乳児期早期の食物アレルギーやアトピー性皮膚炎の発症を予防できないか、いろいろな試みがなされています。
胎児への移行が問題となる妊娠8ヶ月からの食物アレルゲンの除去と発症予防効果について、これまで7つの詳細な検討が報告されています。2つの論文で、ある程度の除去効果が指摘されていますが、5つは全く予防効果はなかったとしています。2000年、米国はピーナツのみは妊娠中の除去を勧めていましたが、2008年にはその効果がないことから撤回しています。わが国でも、妊娠中の食事制限による児のアレルギー発症予防効果はないとしており、除去は勧めずバランスのとれた食事をするよう指導しています。
乳児のアトピー性皮膚炎では、児がまだ接種していない卵などの食品にも検査で陽性を示しやすく、母親からの影響が考えられてきました。授乳中の母親の除去食によるアトピー発症の予防に関して、多くの検討がなされています。結果はまちまちで、効果がないとするものから、乳幼児期のアトピーの発症を低下させるが10歳以降の他のアレルギー性疾患の発症率には関係がなかったという報告もあり、一定の見解が得られていません。新しい欧米のガイドラインは、米国では、湿疹へのある程度の効果はあるとしていますが、発症予防のための授乳中の母親の食事制限を推奨していません。日本でも同様の見解がなされています。母乳を通じて児に移行する抗原量は母体の摂取量の10~100万分の1程度のごくわずかであり、ほとんどの場合必要ないか、あっても児に比べ食事制限ははるかにゆるやかなもので十分です。

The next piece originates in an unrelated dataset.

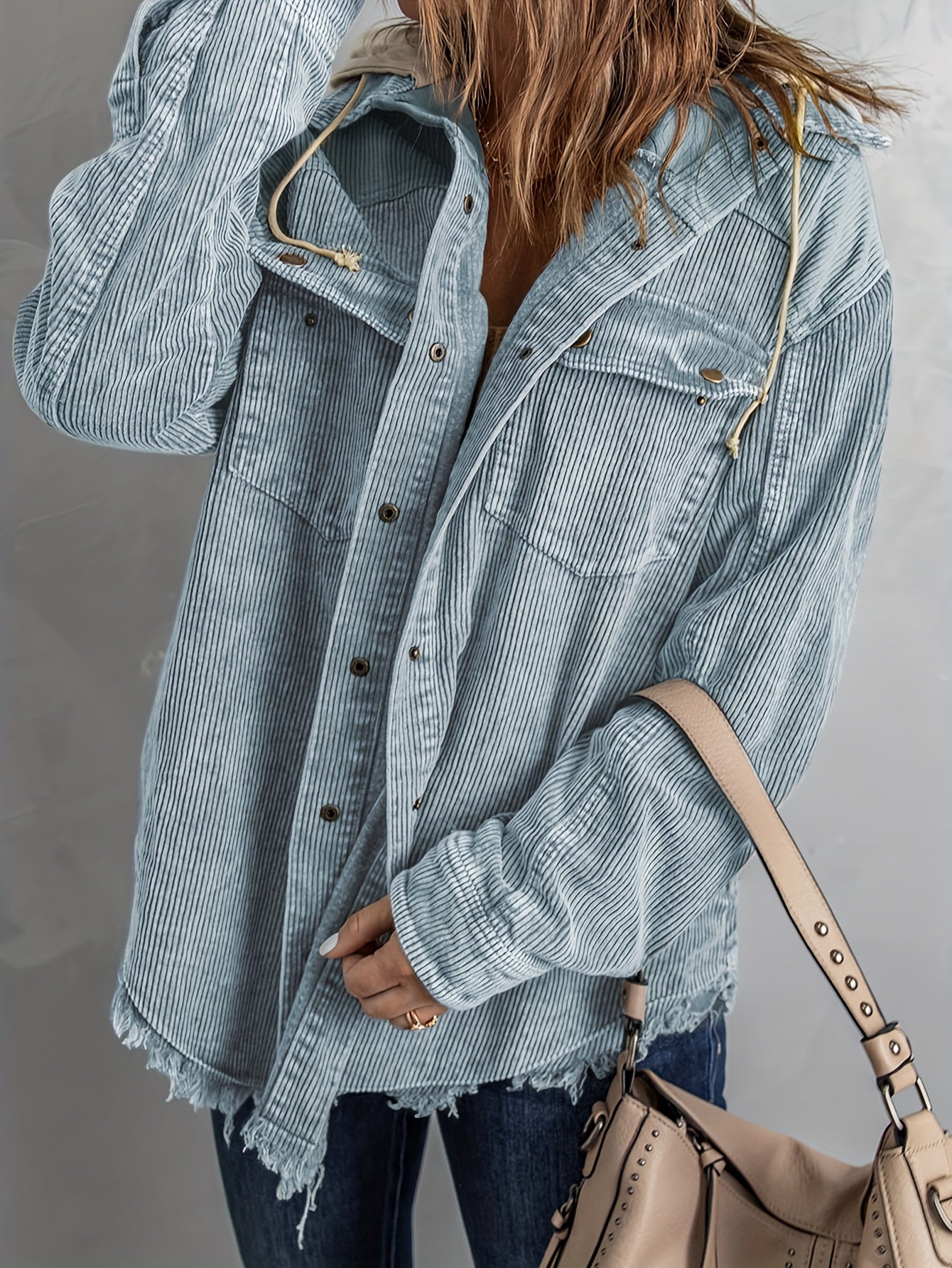 Casual Block Hooded Jacket for Women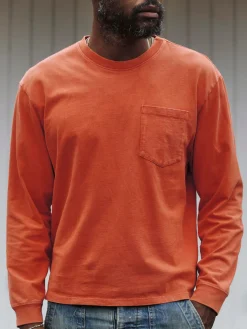 Imogene + Willie Knits & Sweaters|T-Shirts*long sleeve pocket tee in faded orange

母乳栄養の方がアレルギーを起こしにくいとするもの、逆に発症しやすいとするもの、栄養法とは関係がないとするものなど、結論が出ていません。母乳中にアレルギーを抑制する物質がいくつかあることがわかっており、欧米でも日本でも生後6ヶ月までの完全母乳栄養が推奨されています。
米国などで、アレルギーのリスクの高い児については、6ヶ月以降の離乳食開始が勧められていましたが、最近再検討されています。欧州では、離乳食を遅らせることで食物アレルギーを予防できるというエビデンスはなく、生後4ヶ月からの開始を勧めています。生後早くから湿疹がひどい場合、離乳食を開始する前にアレルゲンを検査し、陽性の食物については離乳期は使用をひかえる必要がありますが、離乳食の開始を遅らせる必要はなさそうです。
前回述べたように、湿疹部位からアレルギーの原因物質が入り、食物アレルギーをひき起こすことがわかり、注目されています。生後早期からのスキンケアーが重要です。